Copy every line of the records below where the word "United" occurs.

━━━━━━━━━━━━━━━━━━━━

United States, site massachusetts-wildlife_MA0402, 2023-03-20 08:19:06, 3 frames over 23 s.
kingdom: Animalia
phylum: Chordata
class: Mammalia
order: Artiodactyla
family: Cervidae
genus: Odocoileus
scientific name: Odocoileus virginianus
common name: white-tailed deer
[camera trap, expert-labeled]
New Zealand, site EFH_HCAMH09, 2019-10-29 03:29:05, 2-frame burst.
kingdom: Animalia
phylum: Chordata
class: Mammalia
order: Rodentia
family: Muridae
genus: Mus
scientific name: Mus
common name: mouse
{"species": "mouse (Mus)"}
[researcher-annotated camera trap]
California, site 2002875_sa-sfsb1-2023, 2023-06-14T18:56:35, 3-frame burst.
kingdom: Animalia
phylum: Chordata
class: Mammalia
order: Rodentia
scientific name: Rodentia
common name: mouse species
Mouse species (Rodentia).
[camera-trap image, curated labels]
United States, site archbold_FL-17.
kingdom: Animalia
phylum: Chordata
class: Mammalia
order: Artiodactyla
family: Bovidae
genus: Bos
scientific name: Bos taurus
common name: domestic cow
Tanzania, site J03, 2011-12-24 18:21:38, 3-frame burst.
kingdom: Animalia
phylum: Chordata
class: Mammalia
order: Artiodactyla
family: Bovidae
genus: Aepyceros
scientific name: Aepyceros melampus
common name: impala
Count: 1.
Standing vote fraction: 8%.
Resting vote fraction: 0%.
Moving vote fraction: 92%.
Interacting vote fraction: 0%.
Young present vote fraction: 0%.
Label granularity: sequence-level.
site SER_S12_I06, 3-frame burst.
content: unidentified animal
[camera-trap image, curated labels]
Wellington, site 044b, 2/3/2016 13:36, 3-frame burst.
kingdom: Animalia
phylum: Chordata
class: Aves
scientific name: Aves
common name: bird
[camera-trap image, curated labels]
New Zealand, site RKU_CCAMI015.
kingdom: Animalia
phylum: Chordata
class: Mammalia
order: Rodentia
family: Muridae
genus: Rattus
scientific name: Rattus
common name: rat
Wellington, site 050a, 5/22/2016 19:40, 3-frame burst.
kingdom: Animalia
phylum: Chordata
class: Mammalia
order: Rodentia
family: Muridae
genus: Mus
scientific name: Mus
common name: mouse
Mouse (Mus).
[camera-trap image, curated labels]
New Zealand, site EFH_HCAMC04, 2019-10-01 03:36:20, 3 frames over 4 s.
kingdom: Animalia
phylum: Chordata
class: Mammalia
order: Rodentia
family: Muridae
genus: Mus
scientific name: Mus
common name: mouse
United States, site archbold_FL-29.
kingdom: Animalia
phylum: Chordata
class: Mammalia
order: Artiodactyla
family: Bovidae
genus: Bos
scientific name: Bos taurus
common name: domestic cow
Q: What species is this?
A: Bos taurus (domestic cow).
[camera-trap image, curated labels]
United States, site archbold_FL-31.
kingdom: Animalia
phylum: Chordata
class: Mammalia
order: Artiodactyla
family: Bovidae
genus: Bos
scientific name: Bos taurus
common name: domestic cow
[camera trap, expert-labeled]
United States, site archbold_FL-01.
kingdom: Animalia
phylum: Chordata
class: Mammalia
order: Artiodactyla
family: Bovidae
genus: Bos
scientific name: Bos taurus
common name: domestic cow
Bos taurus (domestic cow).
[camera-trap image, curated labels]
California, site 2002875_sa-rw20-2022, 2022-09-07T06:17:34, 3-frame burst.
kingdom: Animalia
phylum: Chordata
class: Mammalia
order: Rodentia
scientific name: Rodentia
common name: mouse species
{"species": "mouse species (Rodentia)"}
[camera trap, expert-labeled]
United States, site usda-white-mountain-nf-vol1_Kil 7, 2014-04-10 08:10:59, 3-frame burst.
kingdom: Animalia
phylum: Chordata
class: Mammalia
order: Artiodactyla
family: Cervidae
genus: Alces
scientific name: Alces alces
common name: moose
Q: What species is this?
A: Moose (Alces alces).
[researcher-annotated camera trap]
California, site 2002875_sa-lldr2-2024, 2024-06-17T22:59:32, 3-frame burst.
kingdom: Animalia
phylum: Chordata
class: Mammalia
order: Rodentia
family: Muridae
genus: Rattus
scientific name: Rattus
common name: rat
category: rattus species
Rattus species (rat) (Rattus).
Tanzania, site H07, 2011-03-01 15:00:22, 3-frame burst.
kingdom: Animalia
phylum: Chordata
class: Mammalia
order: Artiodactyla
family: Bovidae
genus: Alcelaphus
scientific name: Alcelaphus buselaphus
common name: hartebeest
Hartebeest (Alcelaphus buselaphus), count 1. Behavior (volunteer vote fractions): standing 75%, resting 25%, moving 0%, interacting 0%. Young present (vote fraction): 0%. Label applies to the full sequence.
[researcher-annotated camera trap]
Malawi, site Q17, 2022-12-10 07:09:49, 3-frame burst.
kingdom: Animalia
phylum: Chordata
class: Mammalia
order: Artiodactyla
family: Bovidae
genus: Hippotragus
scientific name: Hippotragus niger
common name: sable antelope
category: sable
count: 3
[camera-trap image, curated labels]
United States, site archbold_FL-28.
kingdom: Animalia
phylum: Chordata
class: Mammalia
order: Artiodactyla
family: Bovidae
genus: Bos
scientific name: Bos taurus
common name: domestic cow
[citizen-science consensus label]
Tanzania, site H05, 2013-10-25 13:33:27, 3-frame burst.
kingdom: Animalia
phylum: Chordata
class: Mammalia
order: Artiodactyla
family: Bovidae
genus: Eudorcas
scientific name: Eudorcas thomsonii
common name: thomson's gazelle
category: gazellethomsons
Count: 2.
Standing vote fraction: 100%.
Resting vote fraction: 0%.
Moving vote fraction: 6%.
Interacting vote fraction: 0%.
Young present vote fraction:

━━━━━━━━━━━━━━━━━━━━

### Answer
United States, site massachusetts-wildlife_MA0402, 2023-03-20 08:19:06, 3 frames over 23 s.
United States, site archbold_FL-17.
United States, site archbold_FL-29.
United States, site archbold_FL-31.
United States, site archbold_FL-01.
United States, site usda-white-mountain-nf-vol1_Kil 7, 2014-04-10 08:10:59, 3-frame burst.
United States, site archbold_FL-28.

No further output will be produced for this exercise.